Daha önce de bu konuda yazmıştık: SPK'yı BDDK'nın içine almak sermaye piyasasının sonu demektir. İki kurumun birleşmesini savunmak, sermaye piyasasından bir beklentiniz olmadığını, ekonominin bankalar dışında başkaca bir finansman kaynağına ihtiyacı olmadığını, şirketlerin menkul kıymet ihraçlarına, halka açılmalarına gerek olmadığını düşündüğünüzü ortaya koyar. Belki de sermaye piyasası deyince sadece Borsada fiyatların hızlı iniş çıkışı, medyaya yansıyan manipülasyonlar akla geliyor olabilir. Bunlar insanlarımıza zarar veriyor diye piyasayı tamamen yok ederek sorunu çözme anlayışı varsa söyleyecek bir lafımız olmaz.
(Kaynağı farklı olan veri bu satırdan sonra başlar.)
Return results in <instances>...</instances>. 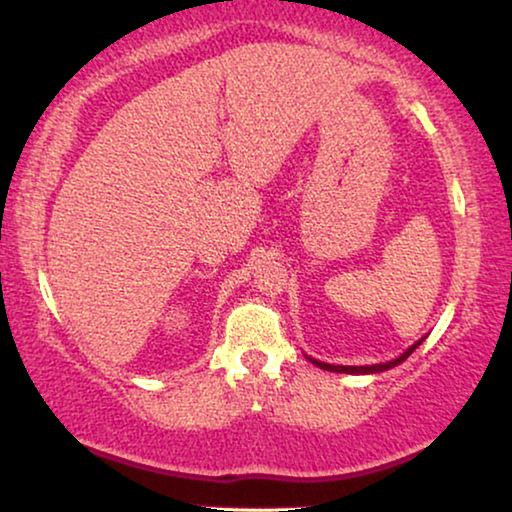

İki kurumun birleşmesi halinde, sermaye piyasasının yoğun gündemi bankaların gündemi arasında kendisine yer bulamaz. Sermaye piyasası üvey evlat konumuna düşer ve kimsenin asli meselesi haline gelemez. Yeni ürünlerin yaratılması, piyasaların etkin düzenlenmesi, gözetimi ve denetimi artık mümkün olmaz. Ayrıca, tamamen finans sistemiyle ilgili sorumluluk alanı bulunan BDDK'nın halka açık şirketleri kapsamına alması kesinlikle söz konusu olamaz. Aksi takdirde kendi uzmanlık alanında zafiyetler ortaya çıkar. Bu durumda halka açık şirketler Ticaret Bakanlığı bünyesine alınır ki, sermaye piyasasının fon talep eden şirketleri ile fon arz eden yatırımcıları ve de bu iki kesim arasındaki aracılık sistemini koparıp ayrı otoritelere bağlamak piyasanın sonu anlamına gelir. Uzmanlaşmış ve ciddi bir bilgi birikimi ve tecrübeye sahip iki kurumu birleştirip birini yok ederken diğerini dejenere etmek ne piyasalara ne de ekonomiye yarar.
CHP, kurumları birleştirme çabası yerine, bu kurumların tam bağımsızlığını ve sermaye piyasasının en önemli ve halen çözülmemiş sorunu olan mağdur yatırımcıların sorunlarıyla ilgilense hem daha yararlı olur hem de bunun seçimde oya dönüşmesi mümkün olur.